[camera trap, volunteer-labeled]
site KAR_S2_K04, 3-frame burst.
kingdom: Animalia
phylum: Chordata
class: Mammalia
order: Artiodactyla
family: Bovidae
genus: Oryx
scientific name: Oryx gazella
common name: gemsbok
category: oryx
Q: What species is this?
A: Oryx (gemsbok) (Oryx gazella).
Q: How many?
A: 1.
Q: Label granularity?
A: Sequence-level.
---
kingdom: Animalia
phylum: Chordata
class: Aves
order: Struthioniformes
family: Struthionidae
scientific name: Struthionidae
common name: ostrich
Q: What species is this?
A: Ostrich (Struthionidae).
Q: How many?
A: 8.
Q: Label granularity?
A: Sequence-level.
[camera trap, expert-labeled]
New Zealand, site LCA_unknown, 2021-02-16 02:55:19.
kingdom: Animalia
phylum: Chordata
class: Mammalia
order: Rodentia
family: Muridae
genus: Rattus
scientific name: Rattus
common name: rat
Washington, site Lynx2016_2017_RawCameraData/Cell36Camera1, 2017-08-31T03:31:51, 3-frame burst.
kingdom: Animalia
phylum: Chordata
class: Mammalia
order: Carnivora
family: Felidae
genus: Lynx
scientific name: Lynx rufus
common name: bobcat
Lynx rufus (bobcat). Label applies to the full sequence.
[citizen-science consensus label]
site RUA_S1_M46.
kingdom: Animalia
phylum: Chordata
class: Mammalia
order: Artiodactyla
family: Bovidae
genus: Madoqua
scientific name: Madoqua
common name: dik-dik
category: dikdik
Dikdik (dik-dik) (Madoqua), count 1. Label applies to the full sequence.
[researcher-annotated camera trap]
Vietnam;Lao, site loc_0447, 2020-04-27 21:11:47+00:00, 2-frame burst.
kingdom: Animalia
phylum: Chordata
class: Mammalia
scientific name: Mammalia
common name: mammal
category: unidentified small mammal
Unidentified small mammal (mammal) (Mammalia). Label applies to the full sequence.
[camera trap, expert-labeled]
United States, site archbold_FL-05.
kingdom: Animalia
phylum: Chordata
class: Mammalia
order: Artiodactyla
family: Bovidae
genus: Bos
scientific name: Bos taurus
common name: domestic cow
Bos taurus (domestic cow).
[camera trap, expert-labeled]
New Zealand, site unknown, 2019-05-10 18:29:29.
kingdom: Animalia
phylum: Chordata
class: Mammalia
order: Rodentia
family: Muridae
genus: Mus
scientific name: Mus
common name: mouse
::::::
(Work instruction):
Repeat exactly the lines from the first line of the records above through the line containing "common name: mammal", both included, and nothing else.

(Output below):
[camera trap, volunteer-labeled]
site KAR_S2_K04, 3-frame burst.
kingdom: Animalia
phylum: Chordata
class: Mammalia
order: Artiodactyla
family: Bovidae
genus: Oryx
scientific name: Oryx gazella
common name: gemsbok
category: oryx
Q: What species is this?
A: Oryx (gemsbok) (Oryx gazella).
Q: How many?
A: 1.
Q: Label granularity?
A: Sequence-level.
---
kingdom: Animalia
phylum: Chordata
class: Aves
order: Struthioniformes
family: Struthionidae
scientific name: Struthionidae
common name: ostrich
Q: What species is this?
A: Ostrich (Struthionidae).
Q: How many?
A: 8.
Q: Label granularity?
A: Sequence-level.
[camera trap, expert-labeled]
New Zealand, site LCA_unknown, 2021-02-16 02:55:19.
kingdom: Animalia
phylum: Chordata
class: Mammalia
order: Rodentia
family: Muridae
genus: Rattus
scientific name: Rattus
common name: rat
Washington, site Lynx2016_2017_RawCameraData/Cell36Camera1, 2017-08-31T03:31:51, 3-frame burst.
kingdom: Animalia
phylum: Chordata
class: Mammalia
order: Carnivora
family: Felidae
genus: Lynx
scientific name: Lynx rufus
common name: bobcat
Lynx rufus (bobcat). Label applies to the full sequence.
[citizen-science consensus label]
site RUA_S1_M46.
kingdom: Animalia
phylum: Chordata
class: Mammalia
order: Artiodactyla
family: Bovidae
genus: Madoqua
scientific name: Madoqua
common name: dik-dik
category: dikdik
Dikdik (dik-dik) (Madoqua), count 1. Label applies to the full sequence.
[researcher-annotated camera trap]
Vietnam;Lao, site loc_0447, 2020-04-27 21:11:47+00:00, 2-frame burst.
kingdom: Animalia
phylum: Chordata
class: Mammalia
scientific name: Mammalia
common name: mammal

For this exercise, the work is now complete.